I would like to solve a dense linear system the form in python
$$
L\left(\boldsymbol{x}\right):=\left[\gamma^+\left[\boldsymbol{A}+\frac{1}{2}\boldsymbol{B}^{-1}\right]
+\gamma^-\left[\boldsymbol{A}-\frac{1}{2}\boldsymbol{B}^{-1}\right]\right]\cdot\boldsymbol{x}=\boldsymbol{b}
$$
I thought it is a good idea not to explicitly compute the inverse of $\boldsymbol{B}$. Therefore, I implemented the Operator $L$ to solve $L\left(\boldsymbol{x}\right)=\boldsymbol{b}$ using Krylov methods like cg or gmres. I am using the scipy.sparse.linalg.LinearOperator
class for the operator see the docs here. The product $\boldsymbol{B}^{-1}\cdot\boldsymbol{x}$ computed by another Krylov iteration or an L-U decomposition depending on system size.

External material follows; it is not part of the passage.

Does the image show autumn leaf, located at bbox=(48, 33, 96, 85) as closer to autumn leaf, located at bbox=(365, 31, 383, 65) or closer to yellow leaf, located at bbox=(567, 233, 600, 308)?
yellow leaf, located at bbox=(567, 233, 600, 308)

However, for larger problems I would like to improve the rate of convergence of the outer iteration. I neither have sparse matrices nor an explicit representation of my matrix. Therefore, as far as I know the classical preconditioners for Krylov methods like ilu or Jacobi's method are not applicable.
Are there other methods which can be used? And are there python libraries for these methods?